Madkins007
Member
Registered: Mar 2001
Location: Nebraska- the Good life
Posts: 695 |
quote: Originally posted by homer
Well, of course it would. The smart car has 4 wheels, an nclosed shell, and a much larger center of gravity. (not to mention seatbelts, airbags, and other safety features).
I'm not sure why they made the scooter a side-by-side whell configuration. The 'tipping axis' is parallel to the motion path. A motorcycle/scooter can take a pothole, because it has an elongated center of gravity when moving in a forward direction. The wheels then act as gyroscopes, stablizing the opposite axis.
It just seems like a huge design flaw (and safety concern) to have a two-wheels, side-by-side vehicle.
Interesting about the Smart Car (even though it looks like a plastic toy model), and I really wish MY porch was semi-automatic (sigh), but...
The side-by-side configuration of the wheels is pretty amazing.
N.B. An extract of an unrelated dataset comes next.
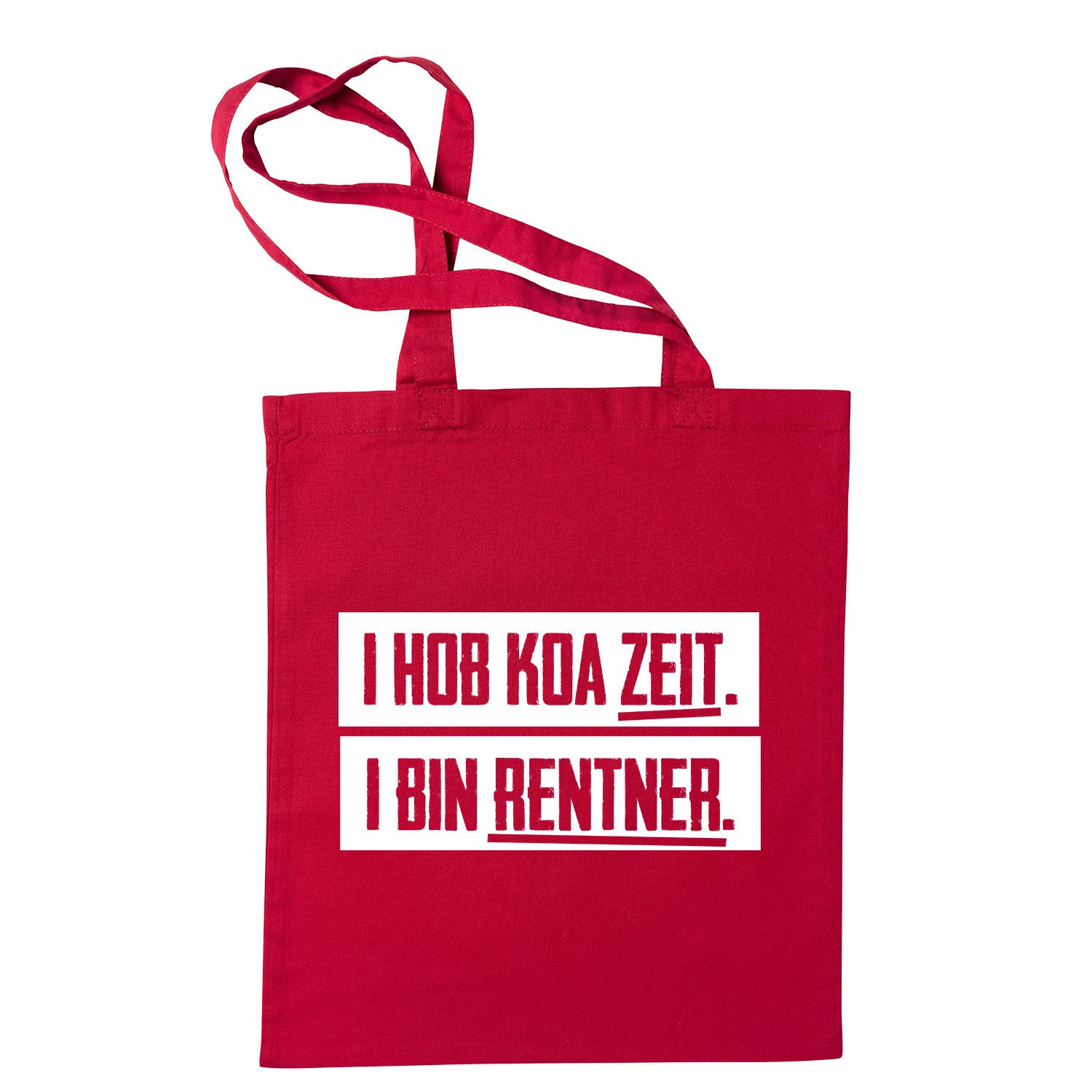 Tasche "I hob koa Zeit. I bin Rentner." - meinherzschlag.de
I used to have a video clip of the power chair he designed in action (Johnson and Johnson's website, I believe?) and our facility offered to be a test site (but we really do not have the proper on-site staff to monitor such a test). It is an incredible design! The responsiveness is awesome, and the possibilities are pretty mind-boggling.
As far as hitting a chuckhole- sure, there are some things that would have to be dealt with, and you better believe that if I had one, helmets and pads would be standard equipment. But... the wheelchair version can climb stairs and roll over uneven surfaces steadily enough at walking speeds (according to a long-lost report I had) to not disturb a glass of water in a on-board cup holder.
Now, personally, my biggest question is how the heck do you get on the thing? Stand with one foot on and one off and just start it?
We were in Chicago for vacation recently (I am from Omaha- a much different type of town). Thinking about the people we saw there, and the problems of transportation- I can easily see how revolutionary it would be if only 15% or so of the people used a Ginger device. Traffic flow, parking, pedestrian traffic, public transportation, and transport-related incomes would all undergo a pretty significant change- and this is just one city that is not all that badly off!